My Application Default Credentials are too broad to use during development. I'd like to use a service account, but I struggle to configure one that can complete the quickstart without error.
The question:
What is the least privileged set of predefined roles I can assign to a service account that must execute these commands without errors:
gcloud builds submit --tag gcr.io/{PROJECT-ID}/helloworld
gcloud beta run deploy --image gcr.io/{PROJECT-ID}/helloworld
The first command fails with a (seemingly spurious) error when run via a service account with two roles: Cloud Build Service Account
and Cloud Run Admin
. I haven't run the second command.
Edit: the error is not spurious. The command builds the image and copies it to the project's container registry, then fails to print the build log to the console (insufficient permissions).

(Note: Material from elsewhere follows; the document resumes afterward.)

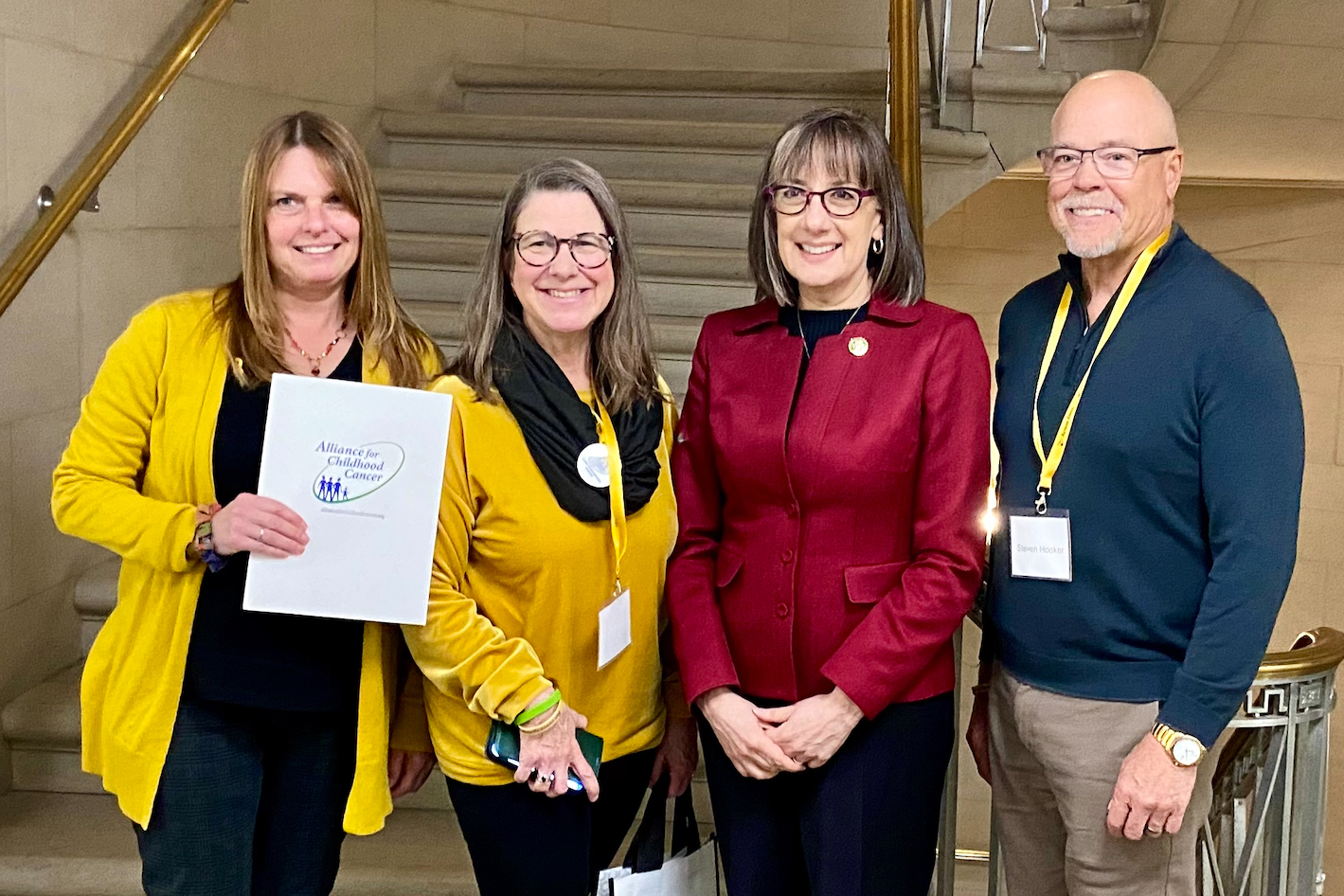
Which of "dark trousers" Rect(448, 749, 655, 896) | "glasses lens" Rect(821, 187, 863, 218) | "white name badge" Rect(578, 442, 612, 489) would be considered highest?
"glasses lens" Rect(821, 187, 863, 218)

Edit: I ran the second command. It fails with Permission 'iam.serviceaccounts.actAs' denied on {service-account}
. I could resolve this by assigning the Service Account User
role. But that allows the deploy command to act as the project's runtime service account, which has the Editor
role by default. Creating a service account with (effectively) both Viewer
and Editor
roles isn't much better than using my Application Default Credentials.
So I should change the runtime service account permissions. The Cloud Run
Service Identity docs have this to say about least privileged access configuration:
This changes the permissions for all services in a project, as well as Compute Engine and Google Kubernetes Engine instances. Therefore, the minimum set of permissions must contain the permissions required for Cloud Run, Compute Engine, and Google Kubernetes Engine in a project.

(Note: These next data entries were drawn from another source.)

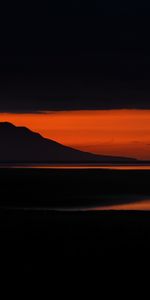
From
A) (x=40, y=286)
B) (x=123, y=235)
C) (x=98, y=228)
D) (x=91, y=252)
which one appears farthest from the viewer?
(x=98, y=228)

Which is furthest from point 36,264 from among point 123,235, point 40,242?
point 123,235

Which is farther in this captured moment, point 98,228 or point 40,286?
point 98,228

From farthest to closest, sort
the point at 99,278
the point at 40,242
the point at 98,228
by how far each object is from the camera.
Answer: the point at 98,228 < the point at 40,242 < the point at 99,278

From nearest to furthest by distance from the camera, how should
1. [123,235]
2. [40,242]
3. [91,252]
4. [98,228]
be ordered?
[91,252], [40,242], [123,235], [98,228]

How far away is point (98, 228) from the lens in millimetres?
29094

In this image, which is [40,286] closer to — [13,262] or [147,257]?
[13,262]

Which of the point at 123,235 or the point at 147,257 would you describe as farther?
the point at 123,235

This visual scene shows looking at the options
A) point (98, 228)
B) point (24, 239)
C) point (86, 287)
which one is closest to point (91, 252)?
point (24, 239)

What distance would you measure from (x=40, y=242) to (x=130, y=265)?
211 inches

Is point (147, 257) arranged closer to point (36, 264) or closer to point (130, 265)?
point (130, 265)

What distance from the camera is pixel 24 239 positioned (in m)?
24.6

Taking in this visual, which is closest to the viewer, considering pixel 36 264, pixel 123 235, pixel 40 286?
pixel 40 286

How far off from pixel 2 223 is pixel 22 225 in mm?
1004

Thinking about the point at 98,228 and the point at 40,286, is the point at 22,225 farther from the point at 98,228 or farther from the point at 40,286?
the point at 40,286
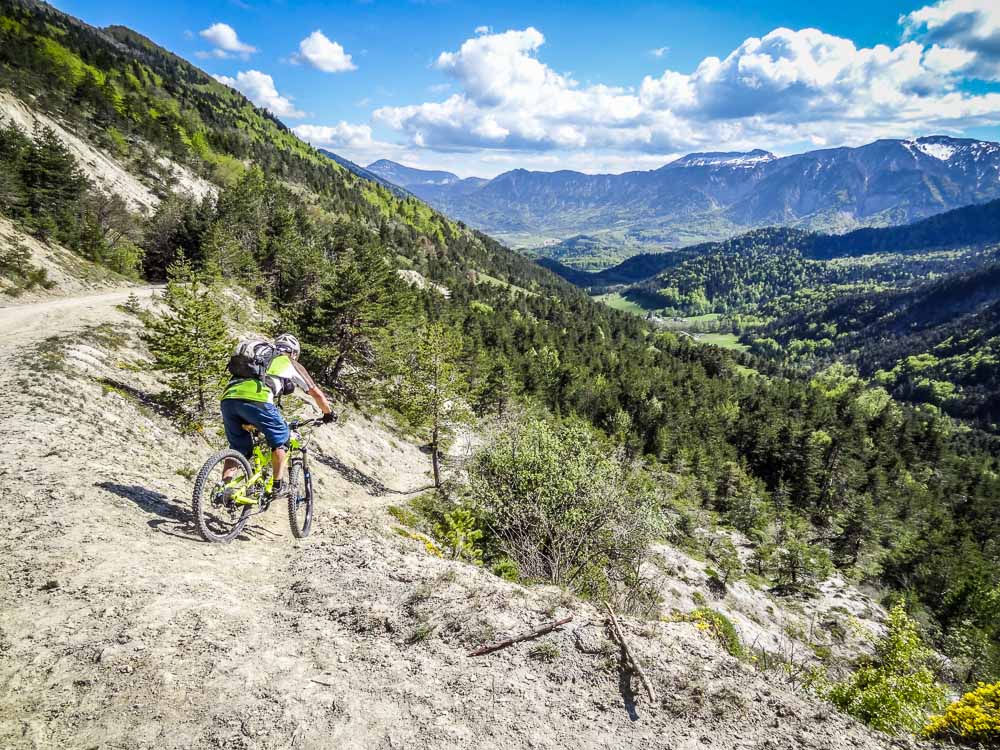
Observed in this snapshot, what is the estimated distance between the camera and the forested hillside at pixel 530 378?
3431 centimetres

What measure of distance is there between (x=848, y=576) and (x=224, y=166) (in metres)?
143

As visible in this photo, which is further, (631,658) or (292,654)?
(631,658)

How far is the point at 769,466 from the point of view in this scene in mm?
93625

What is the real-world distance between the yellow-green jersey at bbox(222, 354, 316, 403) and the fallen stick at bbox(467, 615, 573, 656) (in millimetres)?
4991

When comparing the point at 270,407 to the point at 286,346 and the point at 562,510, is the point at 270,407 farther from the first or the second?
the point at 562,510

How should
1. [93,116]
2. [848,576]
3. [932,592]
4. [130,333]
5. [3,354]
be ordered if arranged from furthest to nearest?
[93,116] → [848,576] → [932,592] → [130,333] → [3,354]

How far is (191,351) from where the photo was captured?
15.0 m

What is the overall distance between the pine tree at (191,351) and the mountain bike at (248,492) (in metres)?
6.34

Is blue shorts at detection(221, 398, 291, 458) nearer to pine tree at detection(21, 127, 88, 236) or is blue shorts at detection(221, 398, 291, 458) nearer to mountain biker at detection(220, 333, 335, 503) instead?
mountain biker at detection(220, 333, 335, 503)

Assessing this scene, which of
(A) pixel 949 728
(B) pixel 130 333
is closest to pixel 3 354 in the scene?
(B) pixel 130 333

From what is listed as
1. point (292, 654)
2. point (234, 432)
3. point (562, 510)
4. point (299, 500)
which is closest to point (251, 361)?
point (234, 432)

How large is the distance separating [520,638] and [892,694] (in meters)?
7.11

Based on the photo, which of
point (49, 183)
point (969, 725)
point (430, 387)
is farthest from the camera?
point (49, 183)

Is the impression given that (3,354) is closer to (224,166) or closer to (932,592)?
(932,592)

Unfortunately, the docs don't say what those permissions are or which set of predefined roles covers them.
What I've done so far:
- Use the dev console to create a new GCP project
- Use the dev console to create a new service account with the
Cloud Run Admin
role - Use the dev console to create (and download) a key for the service account
- Create (and activate) a
gcloud
configuration for the project
$ gcloud config list
[core]
account = {service-account-name}@{project-id}.iam.gserviceaccount.com
disable_usage_reporting = True
project = {project-id}
[run]
region = us-central1
- Activate the service account using the downloaded key
- Use the dev console to enable the
Cloud Run API
- Use the dev console to enable
Container Registry
→Settings
→Container Analysis API
- Create a sample application and
Dockerfile
as instructed by the quickstart documentation - Run
gcloud builds submit --tag gcr.io/[PROJECT-ID]/helloworld
...fails due to missing cloud build permissions - Add the
Cloud Build Editor
role to service account and resubmit build
...fails due to missing storage permissions. I didn't pay careful attention to what was missing. - Add the
Storage Object Admin
role to service account and resubmit build
...fails due to missing storage bucket permissions - Replace service account's
Storage Object Admin
role with theStorage Admin
role and resubmit build
...fails with
Error: (gcloud.builds.submit) HTTPError 403:
<?xml version='1.0' encoding='UTF-8'?>
<Error>
<Code>AccessDenied</Code>
<Message>Access denied.</Message>
<Details>
{service-account-name} does not have storage.objects.get access to
{number}.cloudbuild-logs.googleusercontent.com/log-{uuid}.txt.</Details>
</Error>
- Examine the set of available roles and the project's automatically created service accounts. Realize that the
Cloud Build Service Account
role has many more permissions that theCloud Build Editor
. This surprised me; the legacyEditor
role has "Edit access to all resources". - Remove the
Cloud Build Editor
andStorage Admin
roles from service account - Add the
Cloud Build Service Account
role to service account and resubmit build
...fails with the sameHTTP 403
error (missing get access for a log file) - Check
Cloud Build
→History
in the dev console; find successful builds! - Check
Container Registry
→Images
in the dev console; find images!
At this point I think I could finish Google Cloud Run Quickstart: Build and Deploy. But I don't want to proceed with (seemingly spurious) error messages in my build process.